On this Father’s Day many of us are reminded of what our fathers meant to us. If you are lucky you have a good dad who is still with you. If you aren’t quite as fortunate you don’t have him but you still carry some valuable life lessons from him with you.
My old man has been gone for fifteen years but as time passes his wisdom becomes more apparent. But of all the strengths and weaknesses of this man one story keeps coming to mind. He was a senior civil servant in the federal govenrment for most of his career. When he retired he had several months of sick time banked. He was one of those people who didn’t get sick very much. Many advised him to use up all that time and not bother going to work for the last three months of his career. He could easily have done so and there would have been no repercussions. But the thought never entered his mind. James Currier would have considered it to be a dishonourable thing to do. He believed that sick leave was just that, sick leave. It didn’t mean, I don’t feel like going to work today so I won’t. It didn’t mean, I know I have these days and they are my entitlement so I’ll take them. It meant they were days set aside for genuine illness and since he wasn’t ill he saw no reason to defraud the Canadian taxpayer of his time and talents. So, he showed up every day for work those last three months.
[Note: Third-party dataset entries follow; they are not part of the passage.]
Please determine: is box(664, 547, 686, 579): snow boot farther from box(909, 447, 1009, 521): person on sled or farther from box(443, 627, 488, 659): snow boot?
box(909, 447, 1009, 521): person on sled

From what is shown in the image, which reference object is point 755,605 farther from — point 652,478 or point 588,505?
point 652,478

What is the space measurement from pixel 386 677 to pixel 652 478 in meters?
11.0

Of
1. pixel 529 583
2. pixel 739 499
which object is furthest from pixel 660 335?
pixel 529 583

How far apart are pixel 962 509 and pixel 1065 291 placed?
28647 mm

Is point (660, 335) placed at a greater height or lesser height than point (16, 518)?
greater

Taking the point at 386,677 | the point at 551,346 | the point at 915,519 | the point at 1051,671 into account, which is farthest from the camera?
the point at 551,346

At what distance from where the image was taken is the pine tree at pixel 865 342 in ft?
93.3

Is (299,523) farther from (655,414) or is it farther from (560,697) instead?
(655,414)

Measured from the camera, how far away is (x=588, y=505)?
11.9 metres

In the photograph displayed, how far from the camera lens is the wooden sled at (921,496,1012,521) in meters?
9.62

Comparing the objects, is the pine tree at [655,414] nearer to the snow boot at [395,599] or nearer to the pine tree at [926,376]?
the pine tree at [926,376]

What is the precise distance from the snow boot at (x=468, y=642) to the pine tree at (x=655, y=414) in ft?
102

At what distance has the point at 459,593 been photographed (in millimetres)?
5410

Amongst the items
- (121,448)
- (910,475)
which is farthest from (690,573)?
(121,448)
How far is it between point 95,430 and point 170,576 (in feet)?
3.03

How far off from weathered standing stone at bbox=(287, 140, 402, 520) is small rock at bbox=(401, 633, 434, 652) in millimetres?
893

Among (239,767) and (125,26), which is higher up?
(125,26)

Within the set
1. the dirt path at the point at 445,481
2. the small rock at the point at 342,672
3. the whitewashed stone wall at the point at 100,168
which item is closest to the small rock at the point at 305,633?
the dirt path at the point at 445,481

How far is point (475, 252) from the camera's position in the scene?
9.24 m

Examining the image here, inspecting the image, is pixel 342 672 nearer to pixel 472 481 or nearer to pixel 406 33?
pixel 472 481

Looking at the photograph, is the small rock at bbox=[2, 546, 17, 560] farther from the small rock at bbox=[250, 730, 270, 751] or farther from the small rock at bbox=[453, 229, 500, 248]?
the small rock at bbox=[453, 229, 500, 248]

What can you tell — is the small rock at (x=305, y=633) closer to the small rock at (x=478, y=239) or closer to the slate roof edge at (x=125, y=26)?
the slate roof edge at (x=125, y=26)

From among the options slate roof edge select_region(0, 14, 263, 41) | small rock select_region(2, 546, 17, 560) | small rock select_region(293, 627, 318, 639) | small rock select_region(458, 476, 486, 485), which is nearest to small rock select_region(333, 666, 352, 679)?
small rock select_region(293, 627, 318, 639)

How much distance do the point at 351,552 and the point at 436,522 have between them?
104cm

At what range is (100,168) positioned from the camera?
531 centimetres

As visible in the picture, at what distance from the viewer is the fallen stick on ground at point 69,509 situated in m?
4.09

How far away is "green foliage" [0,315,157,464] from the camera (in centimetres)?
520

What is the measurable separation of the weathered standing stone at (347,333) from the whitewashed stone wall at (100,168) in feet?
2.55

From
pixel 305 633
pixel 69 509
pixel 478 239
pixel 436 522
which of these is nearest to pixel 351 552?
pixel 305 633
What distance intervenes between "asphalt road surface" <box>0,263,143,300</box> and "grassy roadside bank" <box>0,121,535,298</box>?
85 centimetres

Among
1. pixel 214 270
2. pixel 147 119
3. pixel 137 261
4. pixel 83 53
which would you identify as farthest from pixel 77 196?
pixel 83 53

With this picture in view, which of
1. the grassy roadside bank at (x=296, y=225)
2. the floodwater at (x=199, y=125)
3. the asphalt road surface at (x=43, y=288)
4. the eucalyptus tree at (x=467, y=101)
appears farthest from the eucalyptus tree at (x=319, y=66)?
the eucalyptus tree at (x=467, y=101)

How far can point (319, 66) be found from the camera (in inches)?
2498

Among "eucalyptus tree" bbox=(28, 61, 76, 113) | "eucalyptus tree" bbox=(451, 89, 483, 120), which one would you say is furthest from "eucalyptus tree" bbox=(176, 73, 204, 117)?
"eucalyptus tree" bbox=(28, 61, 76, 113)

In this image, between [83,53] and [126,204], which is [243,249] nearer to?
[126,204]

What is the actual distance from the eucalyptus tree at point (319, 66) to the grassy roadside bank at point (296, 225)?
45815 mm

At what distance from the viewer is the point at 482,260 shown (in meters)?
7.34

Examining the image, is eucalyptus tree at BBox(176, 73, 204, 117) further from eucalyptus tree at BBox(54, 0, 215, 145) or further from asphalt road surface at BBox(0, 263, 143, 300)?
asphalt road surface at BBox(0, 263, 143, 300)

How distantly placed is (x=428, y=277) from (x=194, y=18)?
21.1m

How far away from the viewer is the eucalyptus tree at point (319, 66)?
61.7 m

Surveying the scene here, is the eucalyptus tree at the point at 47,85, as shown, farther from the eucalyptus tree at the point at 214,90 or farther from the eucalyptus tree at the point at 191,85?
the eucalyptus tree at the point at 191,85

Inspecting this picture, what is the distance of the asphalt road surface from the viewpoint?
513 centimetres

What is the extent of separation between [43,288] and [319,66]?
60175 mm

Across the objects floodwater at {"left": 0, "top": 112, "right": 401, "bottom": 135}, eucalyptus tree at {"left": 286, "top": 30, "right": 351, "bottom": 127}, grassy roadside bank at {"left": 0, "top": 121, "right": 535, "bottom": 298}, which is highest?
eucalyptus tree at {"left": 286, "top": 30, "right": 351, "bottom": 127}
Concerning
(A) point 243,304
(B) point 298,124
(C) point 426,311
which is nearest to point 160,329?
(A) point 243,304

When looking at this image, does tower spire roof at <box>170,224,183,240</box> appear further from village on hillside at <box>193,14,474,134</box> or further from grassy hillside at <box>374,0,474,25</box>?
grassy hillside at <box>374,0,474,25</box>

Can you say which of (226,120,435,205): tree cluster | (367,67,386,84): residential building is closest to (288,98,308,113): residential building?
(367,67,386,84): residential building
That lesson in honesty and integrity has remained in my mind all these years. When people talk about what they learned from their fathers there are always lots of examples but in the simplest terms possible he showed my siblings and me an enormously valuable practice. Show up. It sounds simple enough but plenty of people don’t. He did. And for that I revere him and honour him on this day and endeavour to preserve his memory by showing up every day to do what my employer pays me to do. To do anything else would be to tarnish the name he gave me and his legacy.